(Data entries)
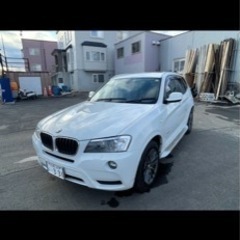 【ネット決済】BMW x3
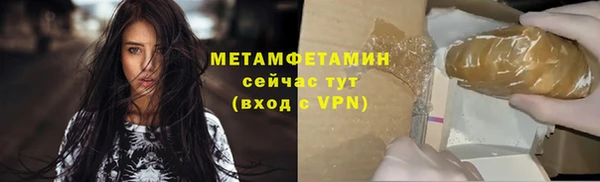 мефедрон VHQ Богданович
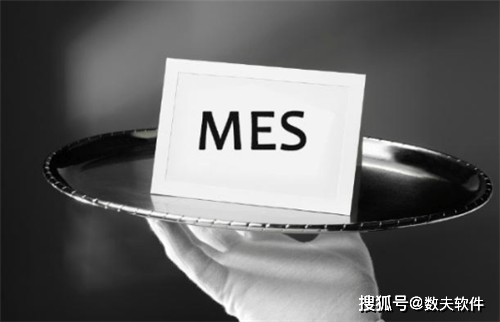 mes软件排名_ps软件(3)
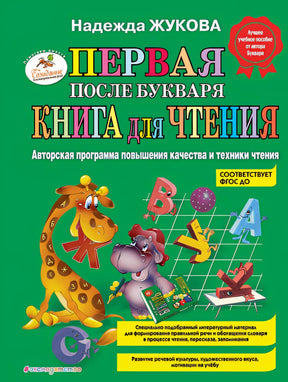 Обложка Первая после Букваря книга для чтения 978-5-699-47524-7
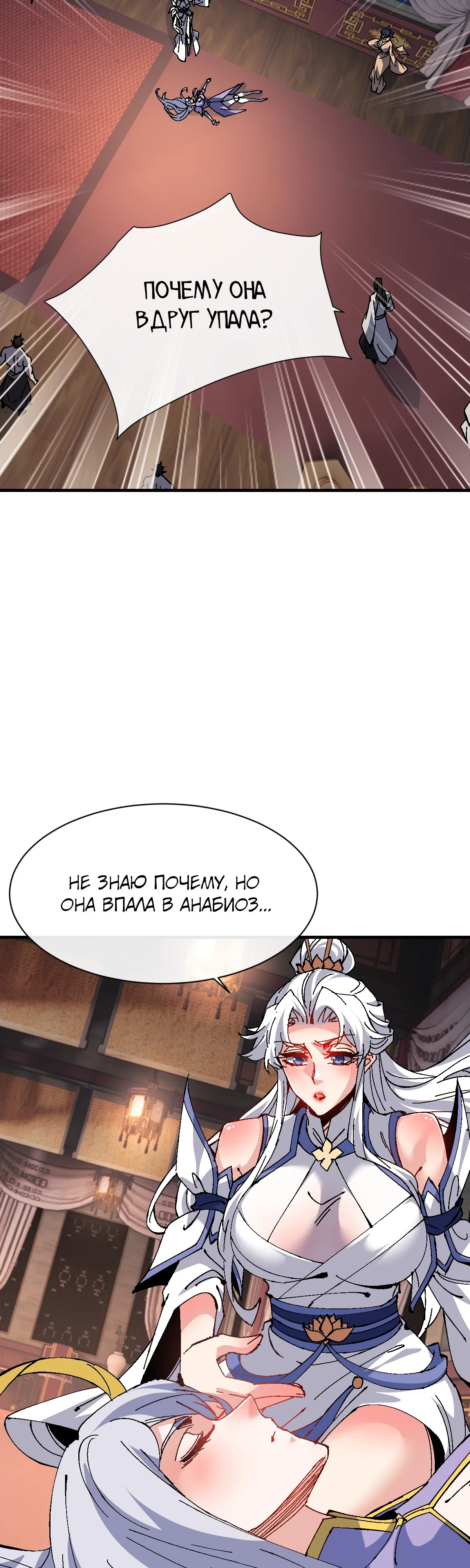 Манга Этот ученик, восставший против учителя, не Сын Божий. - Глава 160 Страница 4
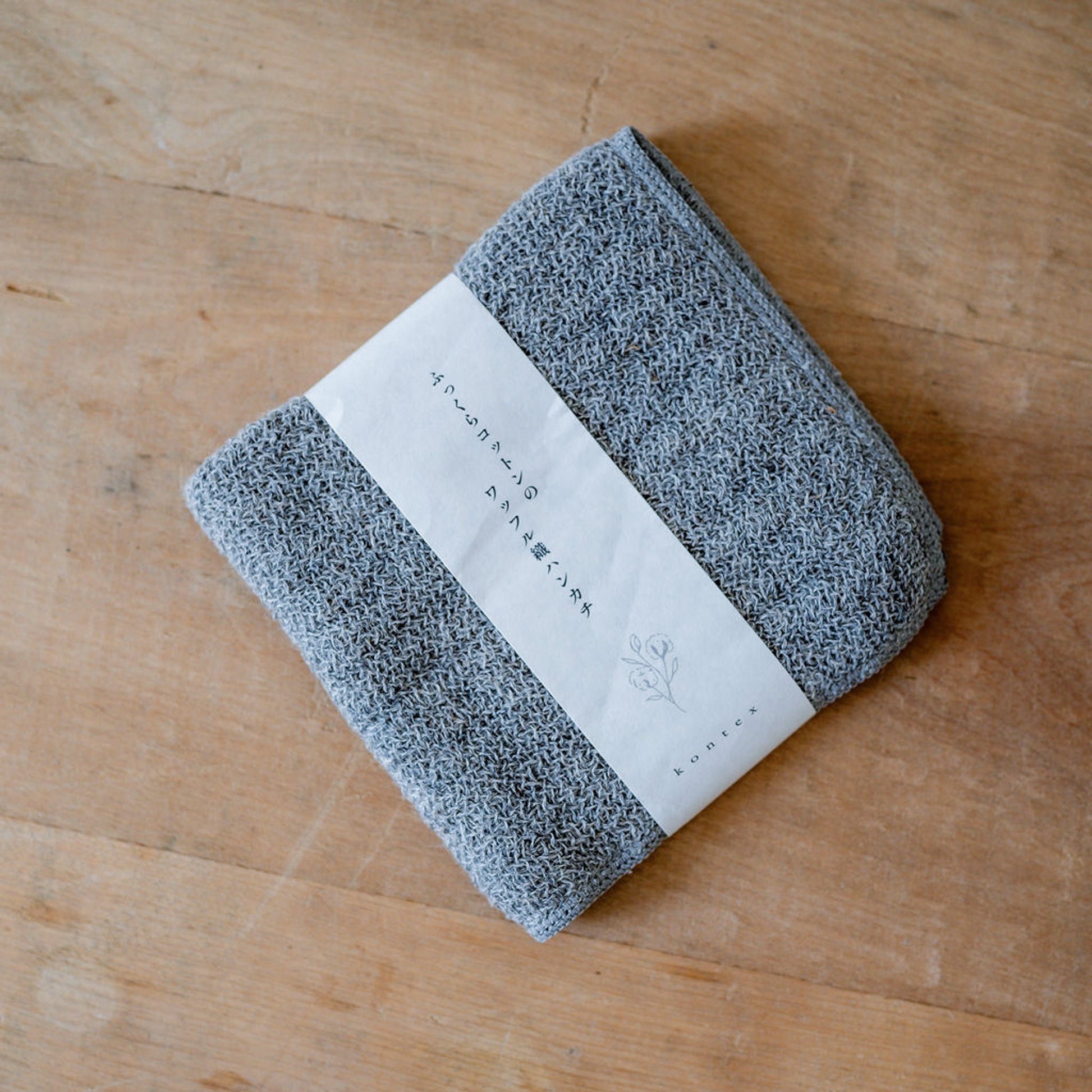 Kontex Lana Face Cloth Grey | Kontex | Miss Arthur | Home Goods | Tasmania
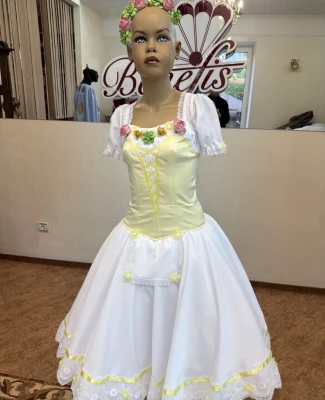 Ballet costume P 1431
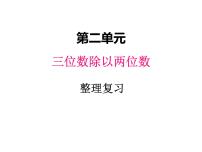 冀教版四年级上册二 三位数除以两位数复习课件ppt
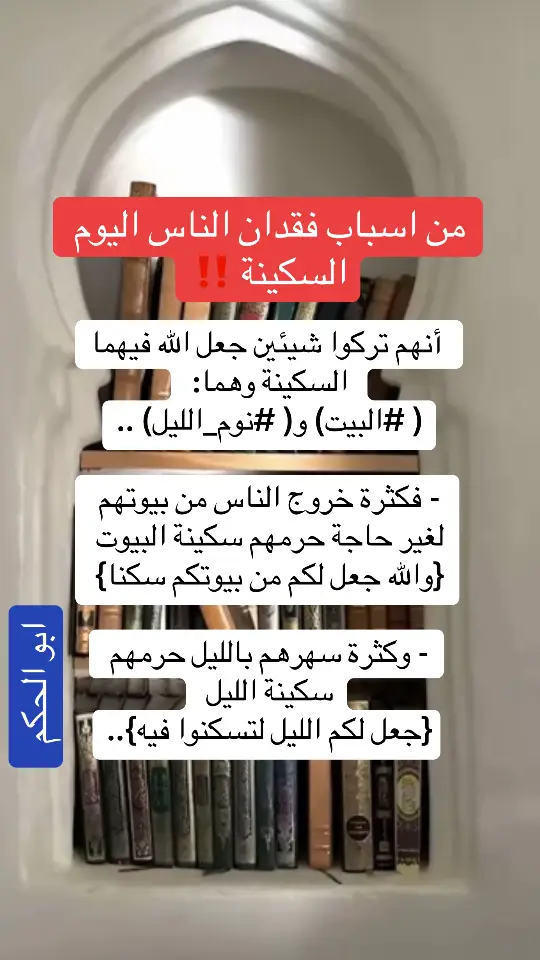 #الاسلام #الجزائر🇩🇿 #الاردن🇯🇴 #المغرب🇲🇦 #تونس🇹🇳 #الروحانيات #السحر #العين #الحسد #foryoupage #كنوز #كنوز_ودفائن_القدماء #لبنان #العراق #الرقية #الجن #fyp #foryou #fy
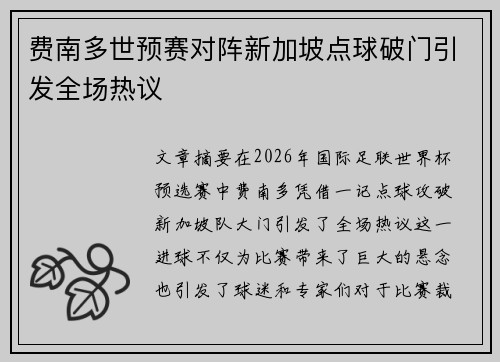 费南多世预赛对阵新加坡点球破门引发全场热议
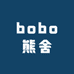 bobo熊舍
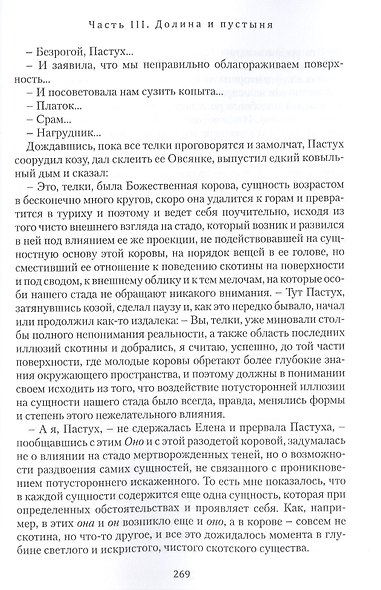 Божественное стадо (Акчурин) - фото 7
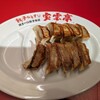 餃子食堂 宝雲亭 博多駅デイトス店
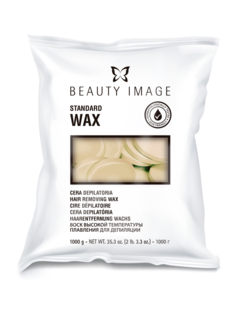 Воск для депиляции Beauty Image Стандарт Белый 1000 г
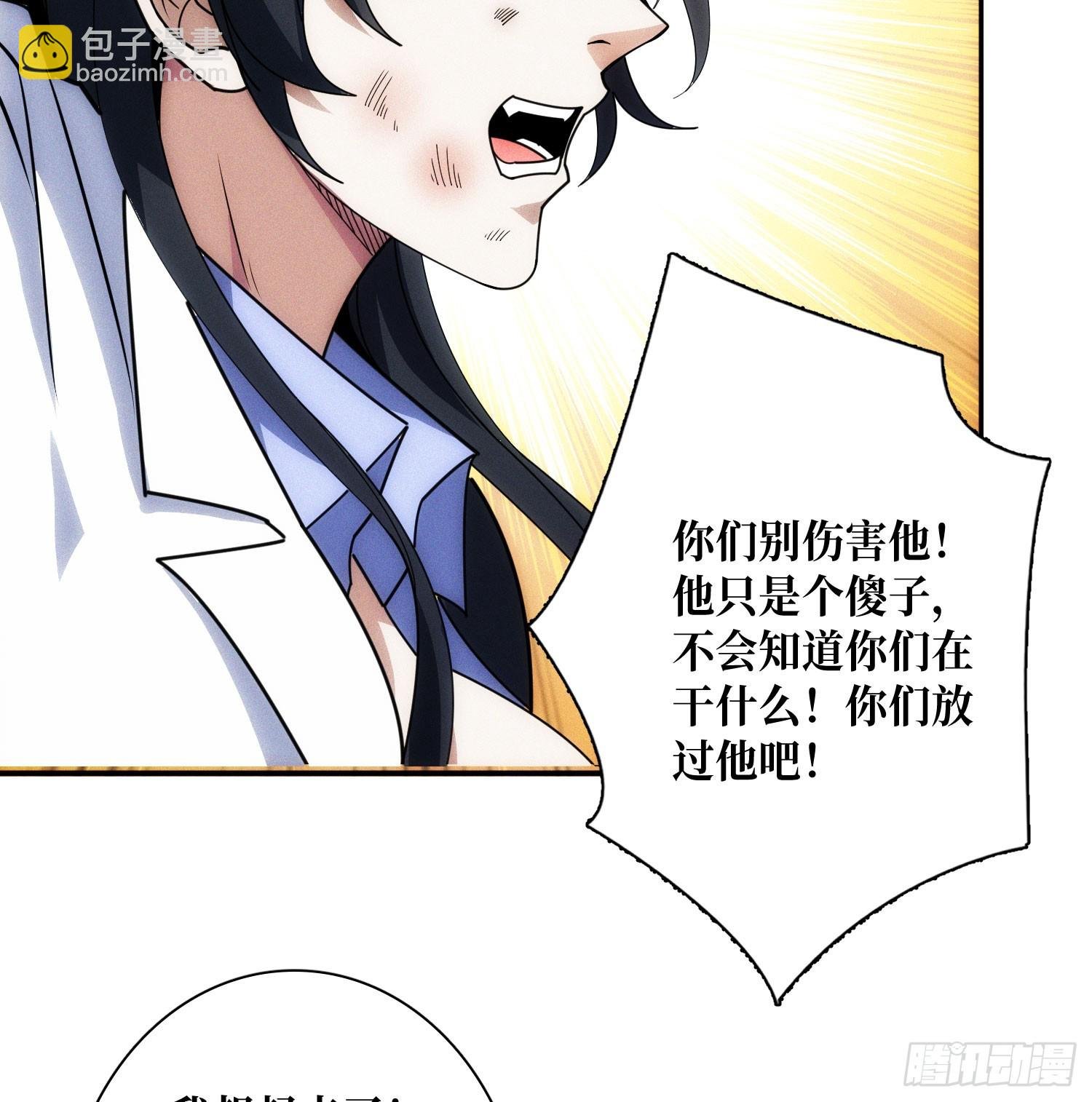 绑票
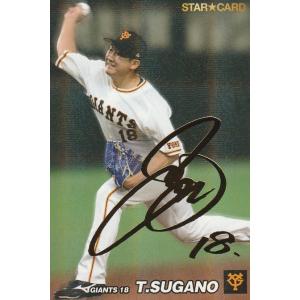 カルビー - プロ野球チップス　2022 第一弾　サインカード ミントモール / MINT 横浜店 / 2022 カルビー プロ野球チップス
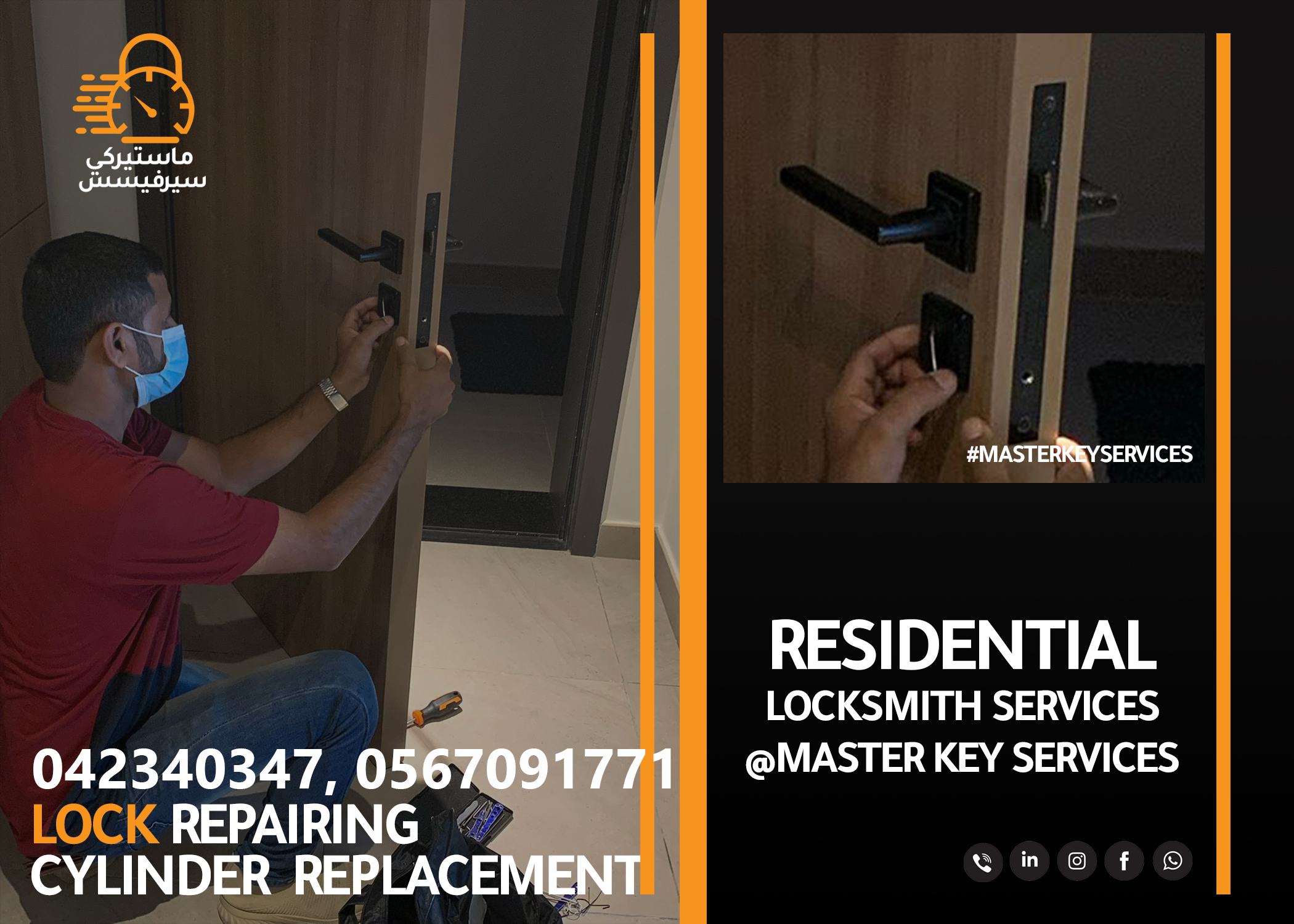 locksmith service in Dubai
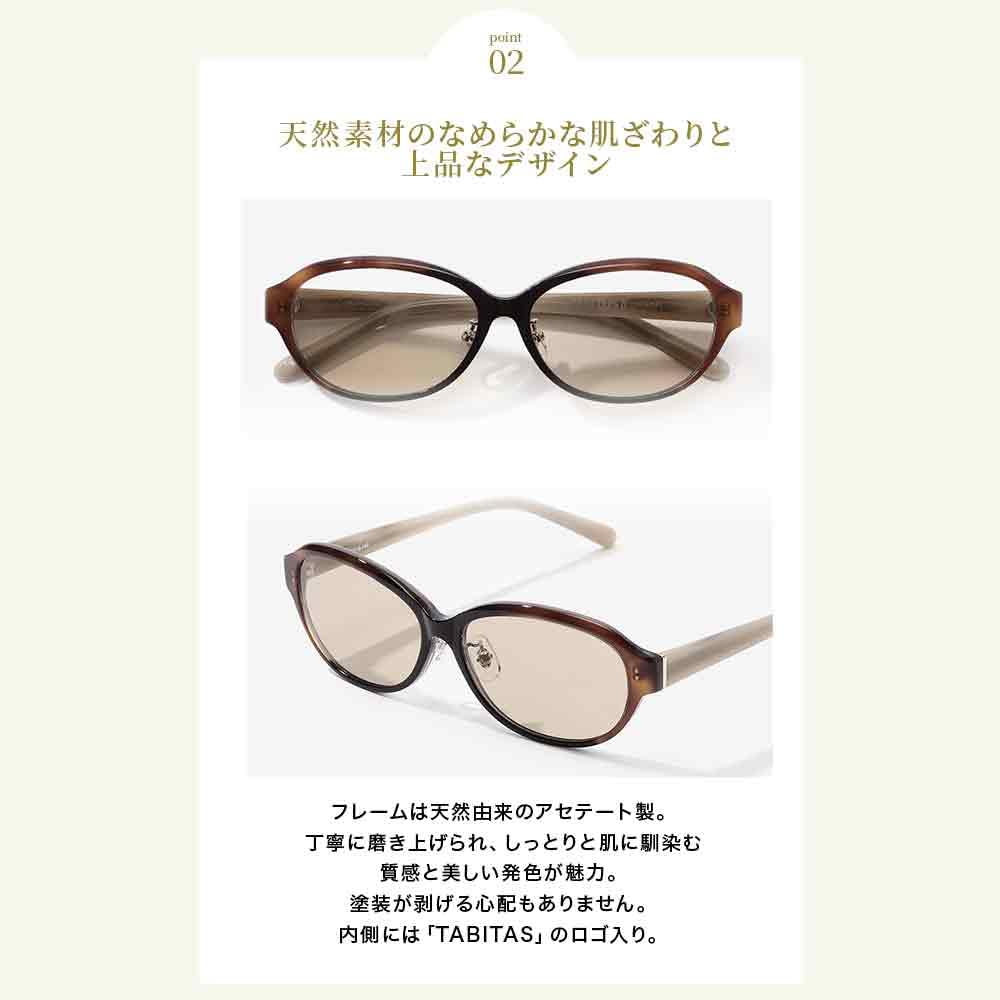 Melanin Sunglasses with UV and Blue Light Protection and Case TABITUS+ Women's (Black)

TASK INSTRUCTIONS ->
Render the listing above as a JSON list of strings, with one string for each line and no blank lines. Leave the pictures out and keep only the text of every line.

RESPONSE AREA ->
[
  " 【ネット決済】BMW x3",
  " мефедрон VHQ Богданович",
  " mes软件排名_ps软件(3)",
  " Обложка Первая после Букваря книга для чтения 978-5-699-47524-7",
  " Манга Этот ученик, восставший против учителя, не Сын Божий. - Глава 160 Страница 4",
  " Kontex Lana Face Cloth Grey | Kontex | Miss Arthur | Home Goods | Tasmania",
  " Ballet costume P 1431",
  " 冀教版四年级上册二 三位数除以两位数复习课件ppt",
  " #الاسلام #الجزائر🇩🇿 #الاردن🇯🇴 #المغرب🇲🇦 #تونس🇹🇳 #الروحانيات #السحر #العين #الحسد #foryoupage #كنوز #كنوز_ودفائن_القدماء #لبنان #العراق #الرقية #الجن #fyp #foryou #fy",
  " 费南多世预赛对阵新加坡点球破门引发全场热议",
  " bobo熊舍",
  " Божественное стадо (Акчурин) - фото 7",
  " 餃子食堂 宝雲亭 博多駅デイトス店",
  " Воск для депиляции Beauty Image Стандарт Белый 1000 г",
  " 绑票",
  " カルビー - プロ野球チップス　2022 第一弾　サインカード ミントモール / MINT 横浜店 / 2022 カルビー プロ野球チップス",
  " locksmith service in Dubai",
  " Melanin Sunglasses with UV and Blue Light Protection and Case TABITUS+ Women's (Black)"
]